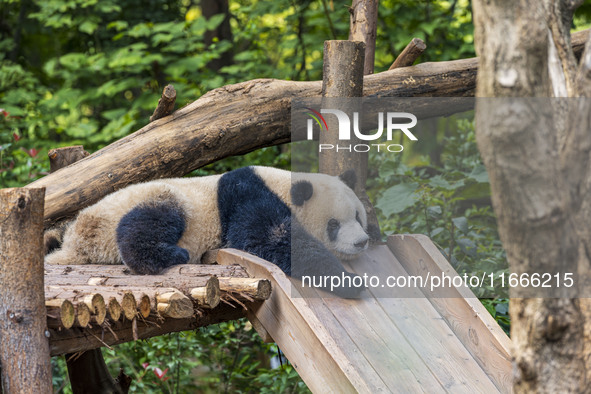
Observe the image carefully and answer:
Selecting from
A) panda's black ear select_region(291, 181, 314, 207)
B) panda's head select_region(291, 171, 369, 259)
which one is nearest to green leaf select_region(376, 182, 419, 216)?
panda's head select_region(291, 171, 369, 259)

==

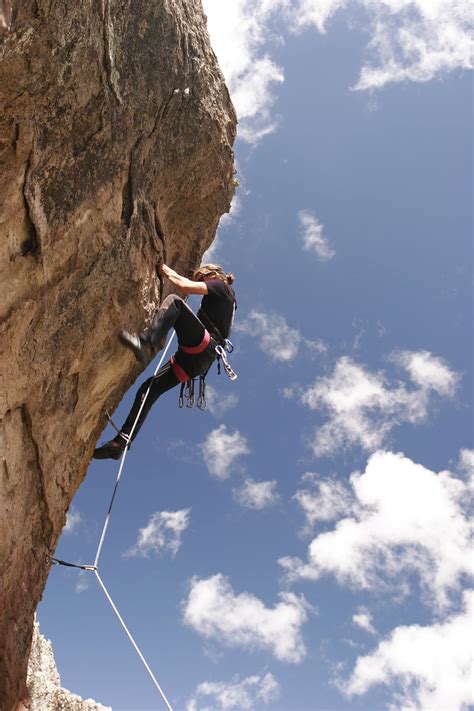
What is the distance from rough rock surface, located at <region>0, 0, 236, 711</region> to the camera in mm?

Exercise goal:
Show each line of the records above that contains the word "from". Match case exactly.

Task answer:
Selecting from
What is the distance from rough rock surface, located at <region>0, 0, 236, 711</region> to the camera in mm?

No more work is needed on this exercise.